Joint campaign accounts thwart tracking donations in Prince George's
Friday, March 26, 2010
Voters intent on figuring out who is funding the campaign of a Prince George's County Council member had better clear their schedules.
Simply reviewing the donations to a member's personal campaign fund won't account for all the cash -- not even close. That's because most of the money that members have access to in this election year is being raised through slates: joint accounts shared by two or more candidates. Donations go into a common pot that slate members can draw on in unlimited amounts, and identifying the intended recipient of contributions is next to impossible.
Slates are "more like slush funds than campaign accounts," said Ryan O'Donnell, executive director of Common Cause Maryland, a nonprofit group that promotes government accountability. "You do have a problem of differentiating whose money is whose."
Ironically, the opaqueness of this common practice stems directly from a 1993 Maryland law that was billed as a way to bring more accountability to campaign finance in the county. On its face, the law restricts contributions to council members -- who vote on development issues -- and the county executive from developers with projects awaiting county approval.
But the law includes a clause that makes contributions to slates permissible, a loophole that critics say rendered it toothless from the start. In the years since, county officials have formed slates that have legally taken thousands of dollars from developers every year, and this election cycle is no exception.
Since the 2006 election, developers and their representatives seeking approval for projects have given more than $40,000 in contributions to slates that include Prince George's council members, a Washington Post analysis found. That figure could be a low estimate, because the review excluded donations of less than $100 and did not account for contributions from all parties affiliated with projects. Many thousands of dollars more have come to the slates from developers who did not have pending projects.
The nine council members in Prince George's, all of them Democrats, belong to 14 slates with state senators, state delegates and local candidates.
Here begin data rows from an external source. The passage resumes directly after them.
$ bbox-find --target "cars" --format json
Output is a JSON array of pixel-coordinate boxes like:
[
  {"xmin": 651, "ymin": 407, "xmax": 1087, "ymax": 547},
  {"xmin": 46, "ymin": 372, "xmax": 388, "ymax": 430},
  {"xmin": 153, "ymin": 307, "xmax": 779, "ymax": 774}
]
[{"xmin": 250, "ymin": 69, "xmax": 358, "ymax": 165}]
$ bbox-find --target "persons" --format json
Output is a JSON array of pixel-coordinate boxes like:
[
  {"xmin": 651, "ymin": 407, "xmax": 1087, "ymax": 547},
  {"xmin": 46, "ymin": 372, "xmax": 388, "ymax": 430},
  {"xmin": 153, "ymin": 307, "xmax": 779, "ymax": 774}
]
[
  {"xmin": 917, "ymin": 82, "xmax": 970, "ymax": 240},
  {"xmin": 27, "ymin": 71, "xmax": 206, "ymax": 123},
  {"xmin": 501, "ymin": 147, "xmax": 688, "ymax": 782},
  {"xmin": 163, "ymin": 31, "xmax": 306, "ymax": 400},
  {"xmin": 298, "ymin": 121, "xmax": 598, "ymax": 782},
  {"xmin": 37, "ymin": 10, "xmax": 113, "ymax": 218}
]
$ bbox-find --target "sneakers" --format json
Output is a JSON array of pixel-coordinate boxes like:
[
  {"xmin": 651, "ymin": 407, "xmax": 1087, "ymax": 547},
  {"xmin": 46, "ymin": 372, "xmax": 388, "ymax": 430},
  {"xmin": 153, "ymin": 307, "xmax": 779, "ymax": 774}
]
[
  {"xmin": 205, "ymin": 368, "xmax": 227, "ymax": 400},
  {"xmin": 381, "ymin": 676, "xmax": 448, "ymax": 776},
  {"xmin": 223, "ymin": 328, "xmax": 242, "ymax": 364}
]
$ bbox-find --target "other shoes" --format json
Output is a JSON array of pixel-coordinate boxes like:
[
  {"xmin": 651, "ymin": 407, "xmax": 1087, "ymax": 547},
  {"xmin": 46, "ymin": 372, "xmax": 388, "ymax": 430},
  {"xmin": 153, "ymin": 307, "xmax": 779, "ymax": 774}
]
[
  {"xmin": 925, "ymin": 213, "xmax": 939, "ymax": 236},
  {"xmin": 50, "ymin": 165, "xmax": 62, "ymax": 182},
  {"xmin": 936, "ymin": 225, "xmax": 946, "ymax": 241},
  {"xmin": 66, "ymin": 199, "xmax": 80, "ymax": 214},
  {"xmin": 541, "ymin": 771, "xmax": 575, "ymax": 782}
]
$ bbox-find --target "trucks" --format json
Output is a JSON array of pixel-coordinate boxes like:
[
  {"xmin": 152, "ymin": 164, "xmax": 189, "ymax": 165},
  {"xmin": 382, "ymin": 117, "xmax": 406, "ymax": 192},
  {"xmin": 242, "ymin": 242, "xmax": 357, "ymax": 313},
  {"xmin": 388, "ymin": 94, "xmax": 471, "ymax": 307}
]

Five council members are term-limited, but some of them have already declared their intention to seek other offices.
The 14 slates had combined cash balances of about $1 million as of the most recent finance filings. The members' personal campaign account balances, meanwhile, total about $150,000, with six members showing less than $10,000 cash on hand each.
"It's obvious how it's worked out: The statute was designed to stop developer contributions that were associated with specific zoning cases, and the slate exception has completely swallowed up the statute," said former delegate Timothy F. Maloney (D-Prince George's), one of the law's original backers in 1993. "The law has no practical effect because of this loophole."
'No nefarious reason'
Council Chairman Thomas E. Dernoga (Laurel), who belongs to five slates -- one of which has more than 30 members -- said in an e-mail that candidates join slates to "share expenses and pool fundraising opportunities." He said the "1993 ethics law adds to the reasons, but joining a slate on this basis is required to ensure that you do not run afoul of the law."
County Executive Jack B. Johnson (D), whose slate has also received money from development sources, said he thought the law should apply statewide without any loopholes. Council members Eric Olson (College Park) and William A. Campos (Hyattsville) said they joined slates to partner with like-minded officials.
Sen. Paul G. Pinsky (D-Prince George's) "and I . . . we represent basically the same area, and we've worked together for a long time, and it makes sense to campaign together," said Olson, referring to another member of one of his two slates.